Milli Mücadele Yıllarında Kars ve Erzurum'daki, silah atölyelerinin kurulmasına öncülük etti. Almanya'ya giderek ordumuzun ihtiyacı olan silah ve mühimmatı temin etmeye çalıştı. 1925 yılında yurda dönen Nuri Paşa 1929 yılında İstiklal Madalyasıyla şereflendirildikten sonra emekli edildi.
1933 yılında İstanbul'da Türkiye'nin ilk özel savunma sanayi şirketini kurdu. Ancak Emperyal güçlerin engelleme girişimi yapacaklarını hesap eden Nuri Paşa fabrikasında fayans, soba ve benzeri eşyaları üreteceğini açıkladı. Fabrikada 500 işçi çalışmakta tamamen yerli silah ve mühimmat üretilmekteydi. Üretilen silahlar Türkiye Cumhuriyetinden başka dış ülkelere satılıyordu. Çizimin kendisinin yaptığı ilk milli tabancamız olan "Nuri Killigil Tabancası" o yıllarda dünyanın iyi silahları arasında gösteriliyordu.
Bu başarılar Emperyalist güçlerin dikkatini çekti. Yerli işbirlikçiler vasıtasıyla fabrikada üretimin yapılmaması yönünde baskılar yapıldı. Tüm bu baskılara karşı gizlice üretim devam etti.
1949 yılında Mısırla savaş halinde bulunan İsraillilere rağmen Mısırdan beş bin, Suriye'den iki bin havan topu siparişi geldi.Tam bu sıralarda Birleşmiş Milletler Suriye ve Mısıra Silah ambargosu uygulamaya başladı. Buna karşı Nuri Killigil gizli yollardan silahları bu ülkelere teslim etti.
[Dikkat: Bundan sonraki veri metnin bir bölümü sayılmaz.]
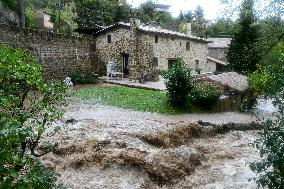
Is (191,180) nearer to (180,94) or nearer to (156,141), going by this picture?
(156,141)

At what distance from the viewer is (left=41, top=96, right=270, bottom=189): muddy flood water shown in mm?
9375

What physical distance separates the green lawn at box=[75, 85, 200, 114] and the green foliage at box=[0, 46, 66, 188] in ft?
37.5

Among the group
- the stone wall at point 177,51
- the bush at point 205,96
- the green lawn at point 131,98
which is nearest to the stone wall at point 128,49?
the stone wall at point 177,51

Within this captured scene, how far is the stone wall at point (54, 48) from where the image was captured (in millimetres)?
20766

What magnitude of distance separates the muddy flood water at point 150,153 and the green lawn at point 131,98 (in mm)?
1767

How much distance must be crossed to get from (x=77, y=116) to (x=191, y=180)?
6834mm

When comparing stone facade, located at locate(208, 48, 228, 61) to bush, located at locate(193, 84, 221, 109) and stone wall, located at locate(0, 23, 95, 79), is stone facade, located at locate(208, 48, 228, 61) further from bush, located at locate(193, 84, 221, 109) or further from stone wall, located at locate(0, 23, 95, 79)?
bush, located at locate(193, 84, 221, 109)

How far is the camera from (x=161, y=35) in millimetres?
28219

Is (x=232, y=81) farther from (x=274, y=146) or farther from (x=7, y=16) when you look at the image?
(x=7, y=16)

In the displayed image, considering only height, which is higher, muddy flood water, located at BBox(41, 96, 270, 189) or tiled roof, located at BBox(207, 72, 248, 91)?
tiled roof, located at BBox(207, 72, 248, 91)

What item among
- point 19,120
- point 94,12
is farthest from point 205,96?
point 94,12

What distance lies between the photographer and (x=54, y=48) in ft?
78.5

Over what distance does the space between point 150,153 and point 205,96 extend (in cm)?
737

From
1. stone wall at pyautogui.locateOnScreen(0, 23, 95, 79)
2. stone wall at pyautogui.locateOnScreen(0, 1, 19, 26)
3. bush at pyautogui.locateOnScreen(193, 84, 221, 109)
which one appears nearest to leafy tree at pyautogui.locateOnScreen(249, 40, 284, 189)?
bush at pyautogui.locateOnScreen(193, 84, 221, 109)
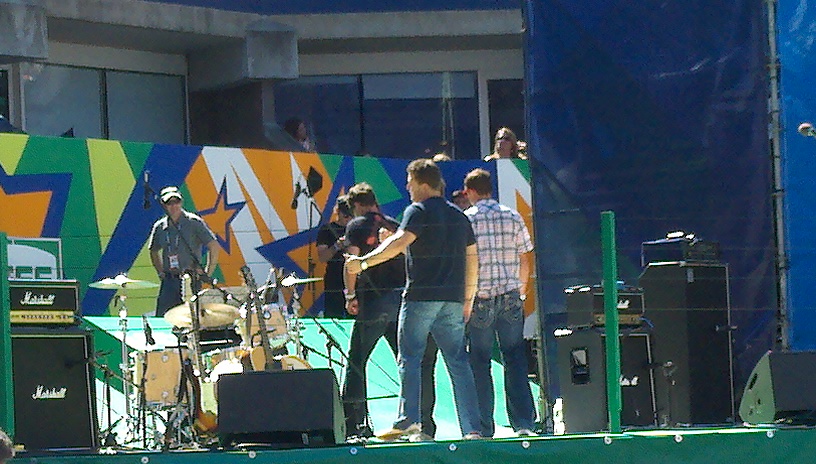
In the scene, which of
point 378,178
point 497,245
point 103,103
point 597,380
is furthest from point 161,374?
point 103,103

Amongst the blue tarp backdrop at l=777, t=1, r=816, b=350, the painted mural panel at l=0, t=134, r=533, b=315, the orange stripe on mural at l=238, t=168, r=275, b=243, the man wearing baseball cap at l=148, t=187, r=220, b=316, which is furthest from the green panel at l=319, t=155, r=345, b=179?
the blue tarp backdrop at l=777, t=1, r=816, b=350

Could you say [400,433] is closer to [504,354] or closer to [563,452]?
[504,354]

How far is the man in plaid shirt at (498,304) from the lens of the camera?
31.6 ft

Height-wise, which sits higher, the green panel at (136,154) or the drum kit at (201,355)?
the green panel at (136,154)

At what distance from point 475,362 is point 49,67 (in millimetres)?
12443

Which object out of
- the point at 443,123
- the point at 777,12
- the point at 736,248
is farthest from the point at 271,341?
the point at 443,123

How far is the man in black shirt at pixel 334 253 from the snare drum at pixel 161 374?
3.65 ft

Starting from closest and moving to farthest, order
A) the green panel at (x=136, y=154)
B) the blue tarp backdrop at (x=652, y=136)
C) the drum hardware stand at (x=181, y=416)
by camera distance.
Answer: the drum hardware stand at (x=181, y=416) < the blue tarp backdrop at (x=652, y=136) < the green panel at (x=136, y=154)

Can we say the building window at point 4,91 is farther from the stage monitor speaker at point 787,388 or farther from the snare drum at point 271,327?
the stage monitor speaker at point 787,388

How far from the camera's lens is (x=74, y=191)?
13.7 meters

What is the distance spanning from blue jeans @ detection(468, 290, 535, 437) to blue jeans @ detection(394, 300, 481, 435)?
1.17 ft

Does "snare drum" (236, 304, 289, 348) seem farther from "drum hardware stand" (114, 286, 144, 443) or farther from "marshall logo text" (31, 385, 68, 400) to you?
"marshall logo text" (31, 385, 68, 400)

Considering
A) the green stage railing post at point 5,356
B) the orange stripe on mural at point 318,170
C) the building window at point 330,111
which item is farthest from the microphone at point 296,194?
the green stage railing post at point 5,356

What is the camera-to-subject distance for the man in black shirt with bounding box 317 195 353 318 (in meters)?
11.2
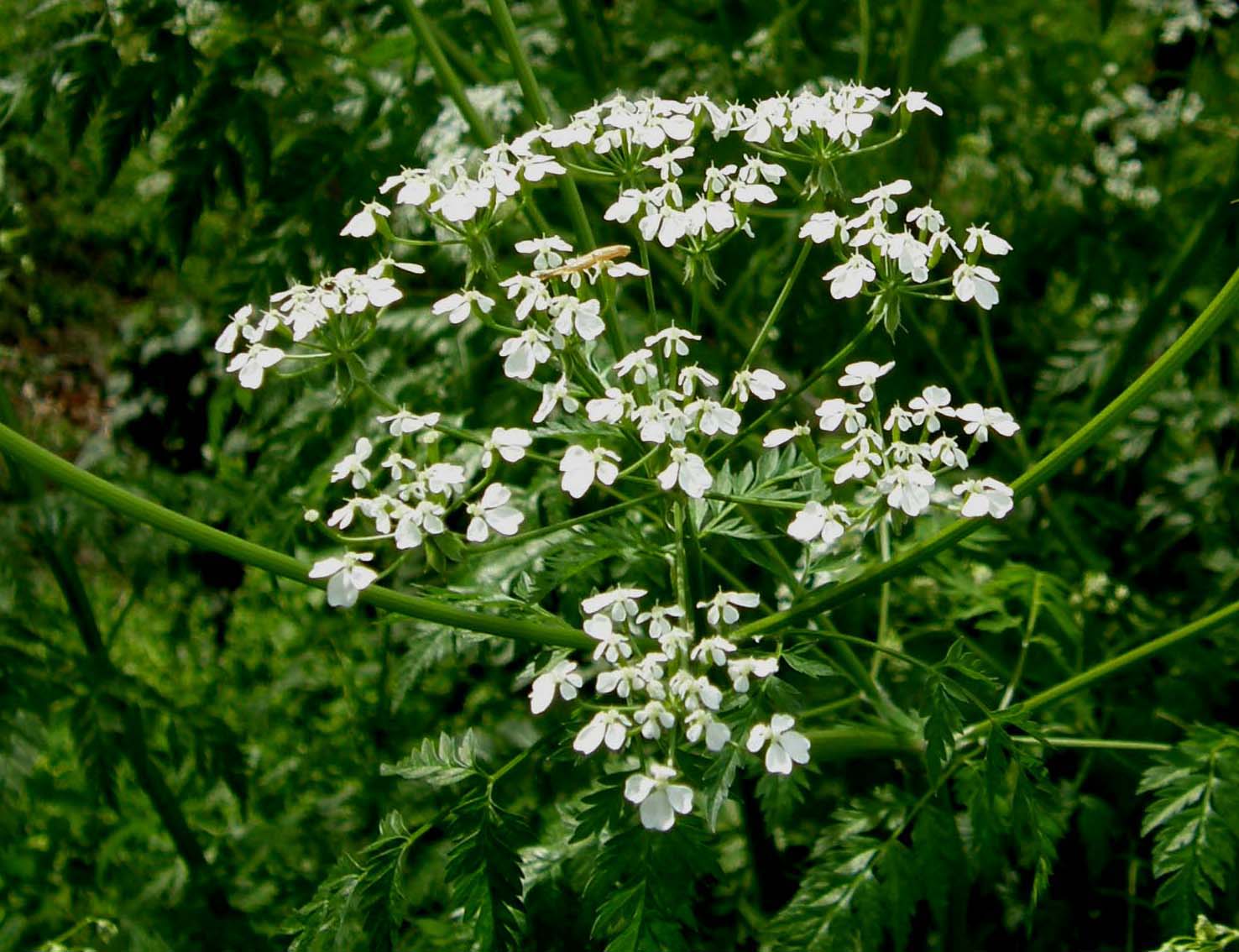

Bu davranış emperyalistler oldukça kızdırdı ve Nuri Paşanın idam fermanı sayılabilecek kararların alınmasına sebep oldu. 2 Mart 1949 tarihinde Sütlücedeki fabrikada "fail-i Merçhul" bir patlama gerçekleştirildi. Nuri Killigil Paşa, mühendisleri ve işçileri, on binlerce top ve havan mermisinin patlatılması sonucu şehit oldular. Cesetler parça parça olmuştu. hangi ceset kime aitti belli olmuyordu. Nuri Paşa içi boş sembolik bir tabut ile şehitliğe defnedildi. 20 gün sonra Nuri Paşanın ana gövdesi Haliçte su üzerine çıkınca varlığı tespit edildi. Ailesi cenaze namazının kılınmasını istemesine karşılık gizli eller bu girişimi engellediler ve Nuri Paşa arkadaşlarının yanına defnedilmiş oldu.
"Ürettiğiniz kadar Hürsünüz", "İstikbal göklerdedir" vecizelerine bir türlü ulaşamamanın ezikliğini milletçe çekemeye devam ettik.
Sonuç olarak Türkiye'nin ilk savunma sanayini kuran Nuri Killigil, İlk uçak yapma teşebbüsünü başlatmış Nuri Demirağ, Ürettiği uçaklarla dönemine damga vuran Vecihi Hürkuş, Silah ve cephane sanayinde ilkleri başaran Şakir Zümre, Erzurum'da silah fabrikası kuran Kâzım Karabekir Paşa, Çekiç Güce karşı direnen Jandarma Genel Komutanı Eşref Bitlis Paşa, ASELSAN'DA çalışırken şehit edilen mühendislerimiz, Isparta uçağında yok edilen beş Nükleer Fizikçimiz, nice bilinmeyen kahramanlarımız ruhlarınız şad mekanlarınız cennet olsun.

Kaynakça
Mustafa Temizer, Bayrak Dergisi, Sayı: 1322, 1323, 1327. Reşat Ekrem Koçu, İstanbul Ansiklopedisi, sayfa:4736. Ziya Şakir, Nuri Demirağ Kimdir, Sayfa. 50. Anadolu Üniversitesi Sivil Havacılık Bülteni, Yıl: 1, Sayfa: 27. Büyük Larousse Sözlük ve Ansiklopedisi, sayfa: 2994. N. Necmettin Deliorman, Nuri Demirağ'ın Hayatı ve Mücadeleleri, sayfa: 68. İsmail Yavuz, Mustafa Kemal'in Uçakları, İstanbul, 2013. İşte Dünya Tarihinde Uçak Düşüren İlk Türk Pilot, 13/3/2022 tarihinde Watback Machine Sitesi. Türk Hava Kuvvetleri Astsubaylar Konferansı.